NY’s education chief seeks changes, including shorter state test
By Pauline Liu
Posted Oct. 19, 2015 at 7:11 PM
NEW YORK CITY – Get ready for shorter state tests and more teacher involvement in the test review process.
Those are some of the changes that State Education Commissioner MaryEllen Elia called for Monday as she spoke before a gathering of several hundred people at the State School Board Association’s annual convention in New York City.
“Those are things that I’ve felt are problematic,” said Elia. She is looking for local help. She’s asking school districts to recommend teachers who would be interested in reviewing the test questions.
The length of the tests and whether the questions are developmentally appropriate are among common complaints made by parents across the state. As a result, more than 200,000 students in grades 3-8 opted out of the controversial Common Core-based tests
when they were offered in April.
That’s about one-fifth of the kids who were scheduled to take the standardized exams in math and English.
According to Elia, the shorter tests will be offered next April, though she did not say how much shorter the tests will be. Since being hired in July, Elia said she has logged 10,000 miles traveling around the state.

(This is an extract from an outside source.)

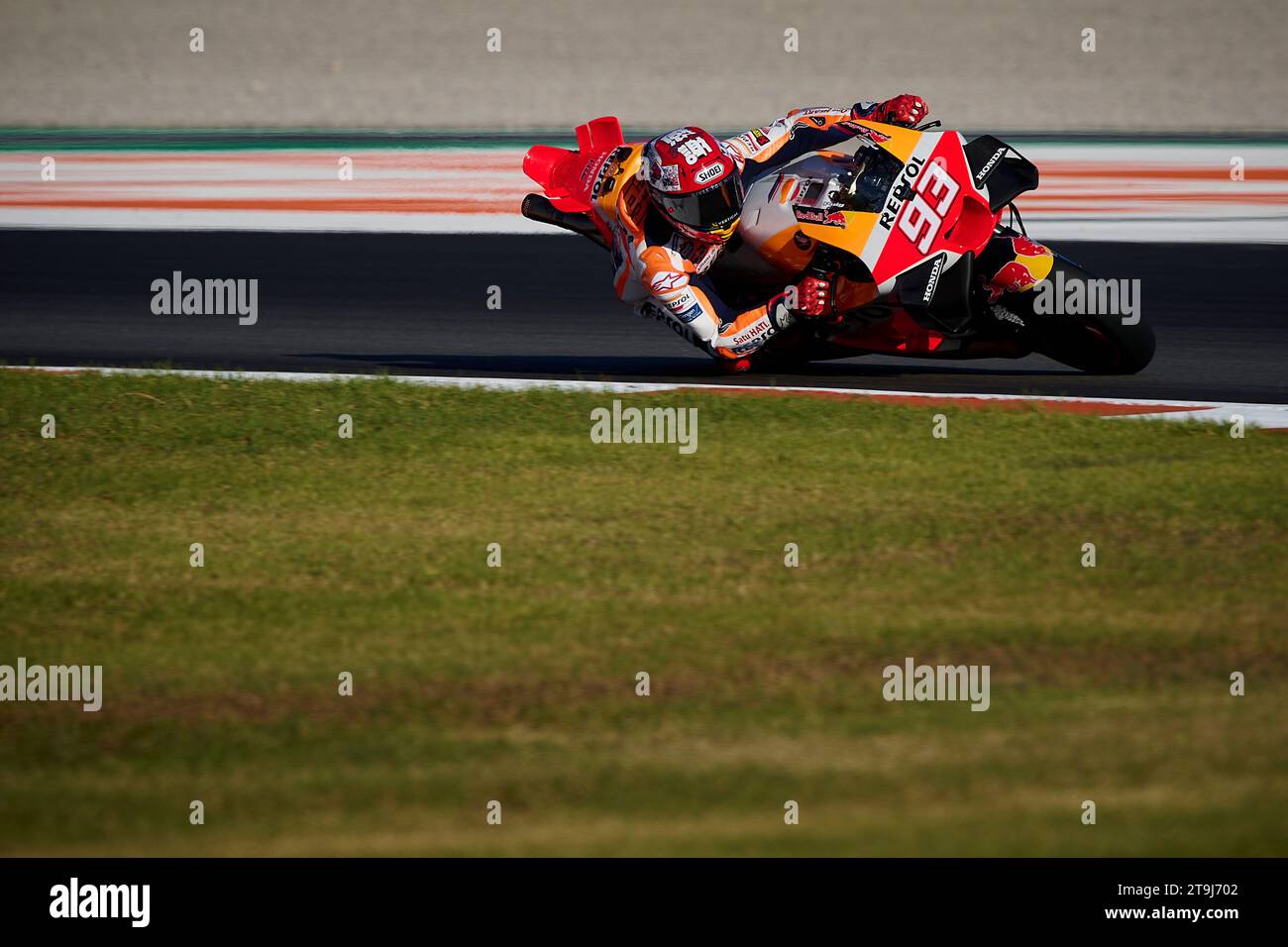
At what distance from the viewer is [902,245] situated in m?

Chester Superintendent Sean Michel, who was in the audience, said, “What we’ve heard is that the tests will probably be shortened by about 20 minutes. It’s a first step … but in dealing with anything involving the State Education Department,
the devil is in the details.”
The superintendent and school board members from Chester were among many mid-Hudson districts represented at the conference.

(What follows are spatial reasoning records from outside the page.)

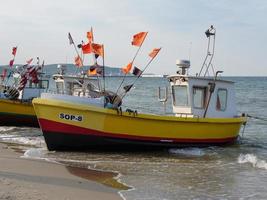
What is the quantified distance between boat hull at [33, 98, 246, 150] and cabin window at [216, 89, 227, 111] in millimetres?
1502

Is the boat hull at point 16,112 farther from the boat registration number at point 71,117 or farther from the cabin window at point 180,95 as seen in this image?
the boat registration number at point 71,117

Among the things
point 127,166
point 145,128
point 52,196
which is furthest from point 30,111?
point 52,196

The complaints about testing and Common Core were also the focus of panel discussion. The Common Core curriculum is a set of academic standards advocated by the National Governors Association and adopted by 42 states. The Obama administration has backed it as well, and linked it to federal funding.
Monday’s session brought together Regents Chancellor Merryl Tisch and New York State United Teachers union president Karen Magee, who often have opposing views about public education.
Tisch told the group she didn’t think education policy should be part of the budget process or written into state law, which resulted in loud applause from the audience.
The group also discussed how parents have shown increasing distrust of the state education system.
“The erosion of confidence and trust is what’s allowed the opt-out movement to grow,” said Magee. “Turning this around is going to take some dramatic change,” said Richard Longhurst, executive administrator of the State Parent Teacher Association.
Greenwood Lake Superintendent Christine Ackerman had a question for Tisch.
“We follow the Common Core curriculum, but if we’re going to adjust those standards, they won’t be “common” anymore, and aren’t we going back to a state-based system ?” Ackerman asked.